Ex = Ex["x", -2e-6 * sc.Unit("m") : 2e-6 * sc.Unit("m")]
# Only now the smaller subset wil be loaded into memory
Ex = Ex.load_data()
print(Ex)Series does not contain iteration at the exact time. Using closest iteration instead.
<scipp.DataArray>
Dimensions: Sizes[x:5, y:26, z:201, ]
Coordinates:
* t float64 [s] () 6.56942e-14
* x float64 [m] (x) [-1.6e-06, -8e-07, ..., 8e-07, 1.6e-06]
* y float64 [m] (y) [-1e-05, -9.2e-06, ..., 9.2e-06, 1e-05]
* z float64 [m] (z) [4.7e-06, 4.8e-06, ..., 2.46e-05, 2.47e-05]
Data:
float64 [V/m] (x, y, z) [-3.65733e+08, -5.01237e+08, ..., 0, 0]
It is also possible to combine arrays from different iterations into one using scipp's concat function. Here is an example for creating a 4D array from all iterations:
Ex = sc.concat(
[
data_loader.get_field("E", "x", iteration=iteration.value, time_tolerance=None)
for iteration in data_loader.iterations["iteration_id"]
],
dim="t",
)
print(Ex)<scipp.DataArray>
Dimensions: Sizes[t:5, x:26, y:26, z:201, ]
Coordinates:
* t float64 [s] (t) [3.28471e-14, 6.56942e-14, ..., 1.31388e-13, 1.64236e-13]
* x float64 [m] (x) [-9.6e-06, -8.8e-06, ..., 9.6e-06, 1.04e-05]
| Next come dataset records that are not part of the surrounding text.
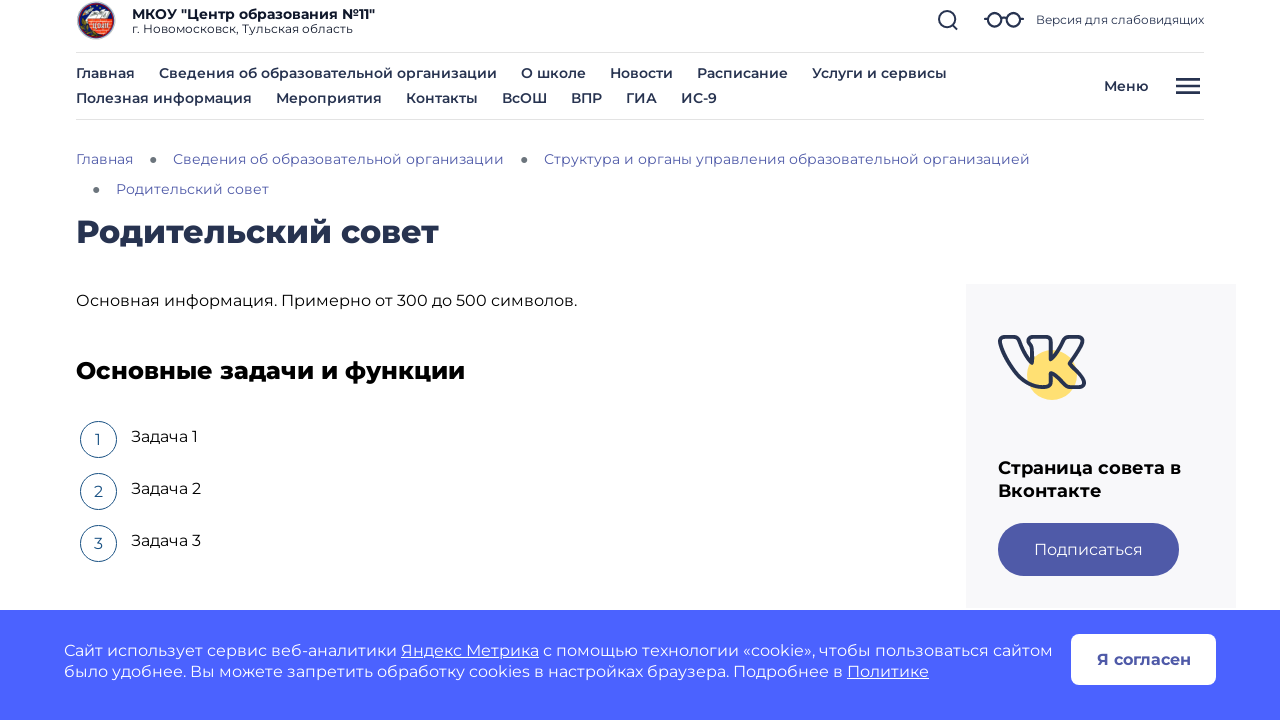

--- FILE ---
content_type: application/javascript
request_url: https://czentrobrazovaniya11novomoskovsk-r71.gosweb.gosuslugi.ru/netcat_template/asset/nc_partial_load/latest/nc_partial_load.min.js
body_size: 1928
content:
(function(l,k,m,t,u,z,G){function A(a){nc_event_dispatch("ncPartialUpdate",{newTemplateContent:a})}function B(a){var c=[],b=k.createNodeIterator(k.body,NodeFilter.SHOW_COMMENT,null,!1),d,f;for(a&&(a=H(a));d=b.nextNode();)if(f=d.nodeValue.match(I))try{var e=d[v]||(d[v]=z(f[2]));var g=e.data;var p=e.src;if(a){var n=J(a,p,g);if(!n)continue;if(!0!==n)for(var h in n)g[h]=n[h]}var C=p+w(g||{});var l=e.template;var m={start:d,seq:f[1],param:e,query:C,key:x+(l?l+"#":"")+C};y(m);c.push(m)}catch(K){q&&q.log("Partial error:",
K.message,d)}return c}function H(a){u(a)||(a=[[a]]);h(a,function(c,b){u(c)||(a[b]=c=[c]);c[0]=(""+c[0]).split(/[\s,]+/)});return a}function y(a){for(var c=[],b=a.start;b=b.nextSibling;){if(8==b.nodeType&&-1!=b.nodeValue.indexOf("/nc_partial "+a.seq))return c;c.push(b)}throw Error();}function D(a,c){var b=a.start.parentNode;h(y(a),function(a){b.removeChild(a)});var d=b.insertBefore(k.createElement("DIV"),a.start.nextSibling);d.insertAdjacentHTML("afterend",c);b.removeChild(d);E(y(a));a.param.store&&
m.setItem(a.key,c)}function J(a,c,b){var d=!1,f=!Object.keys(b).length;h(a,function(a){var g=a[1],e;if((e=-1!=a[0].indexOf(c))&&!(e=g===G||null===g&&f)&&(e=g))a:{e=b||{};for(var n in g)if(e[n]!=g[n]){e=!1;break a}e=!0}if(e)return d=a[2]||!0,!1});return d}function F(a,c,b){if(a.length){var d,f={partial:[],referer:location.toString(),json:1};h(a,function(a){d=a.param.template||d;a=a.query;var b=f.partial;-1==b.indexOf(a)&&b.push(a)});d&&(f.template=d);var e=new XMLHttpRequest;e.open("POST",(l.NETCAT_PATH||
"/netcat/")+"partial.php"+(l[v]||""));e.onreadystatechange=function(){if(4==e.readyState)if(200==e.status)try{var d=z(e.responseText);L(a,d);d.$&&M(d.$);A(d);c(d)}catch(p){q&&q.log(p),b(e)}else b(e)};e.setRequestHeader("Content-Type","application/x-www-form-urlencoded");e.send(w(f).slice(1))}}function L(a,c){h(a,function(a){a.query in c&&D(a,c[a.query])})}function M(a){var c=k.createElement("DIV");c.innerHTML=a;var b=k.createElement("DIV");h(c.childNodes,function(a){var c=a.tagName,d=N[c],g;d&&((g=
a.getAttribute(d))&&k.querySelector(c+"["+d+'="'+g+'"]')||b.appendChild(a))});b.childNodes.length&&(b.style.display="none",k.body.appendChild(b),E(b.childNodes))}function w(a,c){var b=[];for(f in a){var d=a[f];var f=t(f);c&&(f=c+"["+f+"]");u(d)?h(d,function(a){b.push(f+"[]="+t(a))}):"object"==typeof d?b=b.concat(w(d,f)):b.push(f+"="+t(d))}c||(b=b.length?"?"+b.join("&"):"");return b}function E(a){function c(a){h(a,function(a){"SCRIPT"==a.tagName?a.src?f.push(a.src):e.push(a.text):a.childNodes.length&&
c(a.childNodes)})}function b(a,b){var c=k.head,e=k.createElement("SCRIPT");a?(e.onload=e.onerror=d,e.src=a):e.appendChild(k.createTextNode(b));c.appendChild(e);c.removeChild(e)}function d(){++g>=f.length&&b(!1,e.join("\n"))}var f=[],e=[],g=-1;c(a);h(f,b);d()}function r(){}function h(a,c){for(var b=0;b<a.length&&!1!==c(a[b],b);b++);}l.nc_partial_load=function(a,c,b){F(B(a),c||r,b||r)};l.nc_partial_clear_cache=function(){for(var a in m)m.hasOwnProperty(a)&&!a.indexOf(x)&&m.removeItem(a)};k.addEventListener("DOMContentLoaded",
function(){var a=[],c={},b;h(B(),function(d){var f=d.param,e;if(f.defer){var g=!0;f.store&&null!==(e=m.getItem(d.key))&&(D(d,e),c[d.query]=e,b=!0,g=!1)}(g||f.reload)&&a.push(d)});b&&A(c);F(a,r,r)});var I=/nc_partial (\S+) ({.+})/,x="nc_partial_",v=x+"data",q=l.console,N={SCRIPT:"src",LINK:"href"}})(window,document,sessionStorage,encodeURIComponent,Array.isArray,JSON.parse);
* y float64 [m] (y) [-1e-05, -9.2e-06, ..., 9.2e-06, 1e-05]
* z float64 [m] (t, z) [-5.2e-06, -5.1e-06, ..., 5.41e-05, 5.42e-05]
Data:
float64 [V/m] (t, x, y, z) [-1.08549e+07, -1.3967e+07, ..., 0, 0]
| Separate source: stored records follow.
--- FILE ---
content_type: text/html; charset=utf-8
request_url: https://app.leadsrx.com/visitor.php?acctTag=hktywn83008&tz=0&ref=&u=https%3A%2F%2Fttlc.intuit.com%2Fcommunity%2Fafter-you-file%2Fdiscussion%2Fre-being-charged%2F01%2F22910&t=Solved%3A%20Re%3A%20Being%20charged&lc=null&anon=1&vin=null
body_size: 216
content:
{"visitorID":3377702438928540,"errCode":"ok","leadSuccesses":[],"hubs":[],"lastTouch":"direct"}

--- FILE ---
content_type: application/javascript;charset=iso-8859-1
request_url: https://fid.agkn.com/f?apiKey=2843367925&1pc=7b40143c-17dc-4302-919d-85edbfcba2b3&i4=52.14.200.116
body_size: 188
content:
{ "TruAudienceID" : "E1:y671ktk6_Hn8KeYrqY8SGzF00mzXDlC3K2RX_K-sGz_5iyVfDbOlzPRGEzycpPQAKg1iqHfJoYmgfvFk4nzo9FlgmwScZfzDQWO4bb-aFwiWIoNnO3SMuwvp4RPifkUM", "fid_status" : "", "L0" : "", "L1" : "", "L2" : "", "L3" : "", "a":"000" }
The reason for the z coordinate having two dimensions (t,z) is the fact that the data comes from a moving window simulation. This is clearly visible in the plot below.
# Let us just slice at some points to get a 2D dataset
Ex = Ex["x", 10]["y", 10]
print(Ex)<scipp.DataArray>
Dimensions: Sizes[t:5, z:201, ]
Coordinates:
* t float64 [s] (t) [3.28471e-14, 6.56942e-14, ..., 1.31388e-13, 1.64236e-13]
x float64 [m] () -1.6e-06
y float64 [m] () -2e-06
* z float64 [m] (t, z) [-5.2e-06, -5.1e-06, ..., 5.41e-05, 5.42e-05]
Data:
float64 [V/m] (t, z) [-8.41738e+08, -7.8752e+08, ..., 0, 0]
Ex.plot()Coming soon!
README file is generated from the README.ipynb.
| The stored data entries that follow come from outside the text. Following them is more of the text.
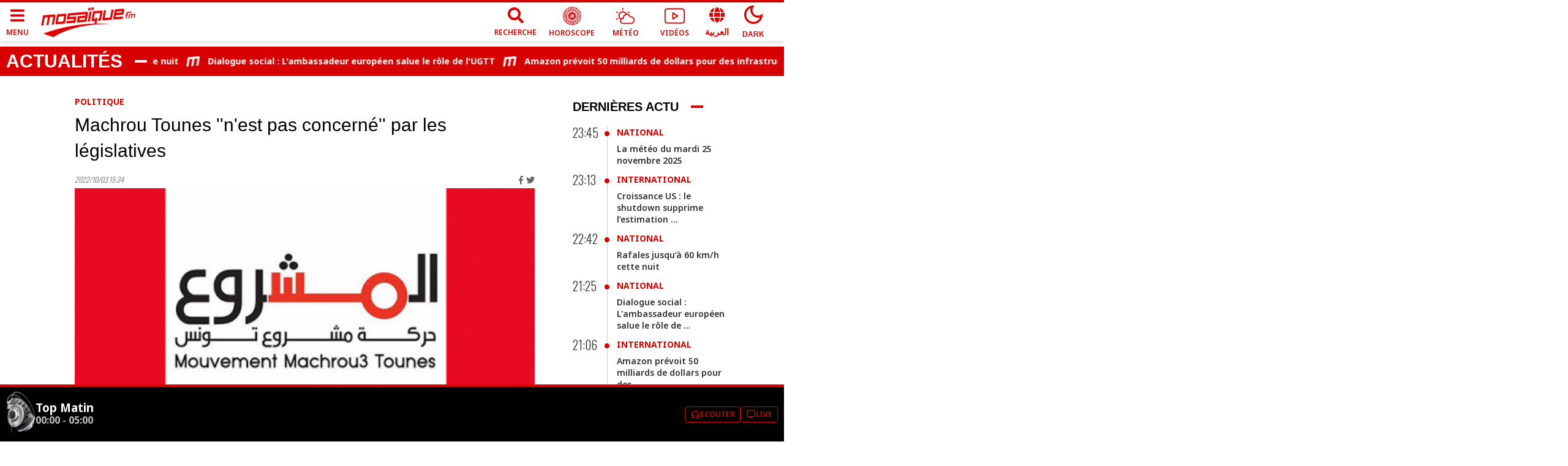

--- FILE ---
content_type: text/html; charset=utf-8
request_url: https://www.google.com/recaptcha/api2/aframe
body_size: 267
content:
<!DOCTYPE HTML><html><head><meta http-equiv="content-type" content="text/html; charset=UTF-8"></head><body><script nonce="CaW2BuO03GioQHmTGVcP1A">/** Anti-fraud and anti-abuse applications only. See google.com/recaptcha */ try{var clients={'sodar':'https://pagead2.googlesyndication.com/pagead/sodar?'};window.addEventListener("message",function(a){try{if(a.source===window.parent){var b=JSON.parse(a.data);var c=clients[b['id']];if(c){var d=document.createElement('img');d.src=c+b['params']+'&rc='+(localStorage.getItem("rc::a")?sessionStorage.getItem("rc::b"):"");window.document.body.appendChild(d);sessionStorage.setItem("rc::e",parseInt(sessionStorage.getItem("rc::e")||0)+1);localStorage.setItem("rc::h",'1764029263082');}}}catch(b){}});window.parent.postMessage("_grecaptcha_ready", "*");}catch(b){}</script></body></html>

--- FILE ---
content_type: application/javascript; charset=UTF-8
request_url: https://www.mosaiquefm.net/_next/static/chunks/284.56e8611498dc955f.js
body_size: 233
content:
"use strict";(self.webpackChunk_N_E=self.webpackChunk_N_E||[]).push([[284],{30284:function(e,t,i){i.r(t),i.d(t,{default:function(){return ContentCard}});var l=i(15311),a=i(89395),n=i.n(a);let s=n()(()=>i.e(6381).then(i.t.bind(i,6381,23)),{loadableGenerated:{webpack:()=>[6381]},ssr:!1}),r=n()(()=>Promise.all([i.e(6408),i.e(2560)]).then(i.t.bind(i,76408,23)),{loadableGenerated:{webpack:()=>[76408]},ssr:!1}),d=n()(()=>i.e(6478).then(i.bind(i,66478)),{loadableGenerated:{webpack:()=>[66478]},ssr:!1}),o=n()(()=>i.e(6865).then(i.bind(i,36865)),{loadableGenerated:{webpack:()=>[36865]},ssr:!1}),c=n()(()=>Promise.all([i.e(4885),i.e(1319)]).then(i.bind(i,81319)),{loadableGenerated:{webpack:()=>[81319]},ssr:!1});function ContentCard(e){var t;let{settings:i}=e;return(0,l.jsxs)("div",{className:i.classes||"",children:[(0,l.jsx)("figure",{children:(0,l.jsx)(s,{href:i.item.link||"",title:i.item.title,children:(0,l.jsx)(r,{src:i.item.image,width:i.width||400,height:i.height||225,layout:"responsive",objectFit:"cover",objectPosition:"top center",alt:i.item.seoTitle||i.item.title,unoptimized:!0})})}),(0,l.jsxs)("div",{className:"desc",children:[(0,l.jsx)(d,{url:i.item.link2,label:i.item.label}),(0,l.jsx)(o,{label:i.item.title,url:i.item.link,max:i.max}),(null===(t=i.intro)||void 0===t?void 0:t.display)&&(0,l.jsx)("p",{children:i.item.intro}),(0,l.jsx)(c,{date:i.item.startPublish.date,url:i.item.link})]})]})}}}]);

--- FILE ---
content_type: application/javascript; charset=UTF-8
request_url: https://www.mosaiquefm.net/_next/static/chunks/1393.92f32809b4ab5b24.js
body_size: 509
content:
"use strict";(self.webpackChunk_N_E=self.webpackChunk_N_E||[]).push([[1393,103],{21393:function(t,e,a){a.r(e),a.d(e,{default:function(){return Poll}});var l=a(15311),n=a(20132),o=a(5762),c=a(89395),s=a.n(c),i=a(5724),u=a(1136),d=a(14562);let r=s()(()=>a.e(4523).then(a.bind(a,94523)),{loadableGenerated:{webpack:()=>[94523]},ssr:!1}),m=s()(()=>a.e(2853).then(a.bind(a,62853)),{loadableGenerated:{webpack:()=>[62853]},ssr:!1});function Poll(t){let e=(0,o.useRouter)(),{t:a}=(0,i.Z)("common"),{settings:c}=t,s=(null==c?void 0:c.id)?"/sondage/".concat(null==c?void 0:c.id):"/1/1/sondages",{data:p}=(0,u.ZP)("".concat(e.locale).concat(s),d.Y),[h,f]=n.useState(null),[g,b]=n.useState(!1),[v,w]=n.useState(!1),S=localStorage.getItem("mosaiquefm/sondage/".concat(null==c?void 0:c.id))||localStorage.getItem("mosaiquefm/sondage/".concat(null==h?void 0:h.id))||!1;n.useEffect(()=>{S&&b(!0)},[v,S]);let handelVoteSubmit=async(t,a)=>{let l=await (0,d.q)("".concat(e.locale,"/sondage/vote?id=").concat(t,"&answer=").concat(a));localStorage.setItem("mosaiquefm/sondage/".concat(t),"1"),(null==l?void 0:l.poll)&&f(null==l?void 0:l.poll),w(!v)};return(!h&&(null==p?void 0:p.items)&&p.items.slice(0,1).map(t=>{f(t)}),!h&&(null==p?void 0:p.poll)&&f(p.poll),p)?(0,l.jsx)(l.Fragment,{children:h&&(0,l.jsxs)("div",{className:"box poll",children:[(0,l.jsx)(r,{label:a("Polls"),url:"/".concat(e.locale,"/sondages")}),(0,l.jsx)(m,{withTitle:!0,localSave:g,poll:h,handelVoteSubmit:handelVoteSubmit},h.id)]})}):null}},14562:function(t,e,a){a.d(e,{Y:function(){return getData},q:function(){return postData}});let getData=async t=>{try{let e=await fetch("".concat("https://api.mosaiquefm.net/api/").concat(t),{method:"GET"}),a=await e.json();return a}catch(t){return NULL}},postData=async t=>{try{let e=await fetch("".concat("https://api.mosaiquefm.net/api/").concat(t),{method:"POST"}),a=await e.json();return a}catch(t){return NULL}}}}]);

--- FILE ---
content_type: application/javascript; charset=UTF-8
request_url: https://www.mosaiquefm.net/_next/static/chunks/6865.20e75efad8e2bd47.js
body_size: 5
content:
"use strict";(self.webpackChunk_N_E=self.webpackChunk_N_E||[]).push([[6865],{36865:function(e,n,t){t.r(n),t.d(n,{default:function(){return TitleH3}});var l=t(15311),i=t(89395),c=t.n(i);let r=c()(()=>t.e(6381).then(t.t.bind(t,6381,23)),{loadableGenerated:{webpack:()=>[6381]},ssr:!1});function TitleH3(e){let{url:n,label:t,max:i=60}=e,c=t;if((null==c?void 0:c.length)>i){var h=c.slice(0,i);c="".concat(h.slice(0,Math.min(h.length,h.lastIndexOf(" ")))," ...")}return n?(0,l.jsx)("h3",{children:(0,l.jsx)(r,{href:n||"",children:c})}):(0,l.jsx)("h3",{children:c})}}}]);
# Download and extract example datasets if not present
# Will download data into `.data`
make data
make docs
At the moment we only test we have is an integration test running this notebook. After downloading example datasets with make data, if needed, run:
make test
You can also run tests with different python version with tox, but you need to have the python version installed, for example with pyenv.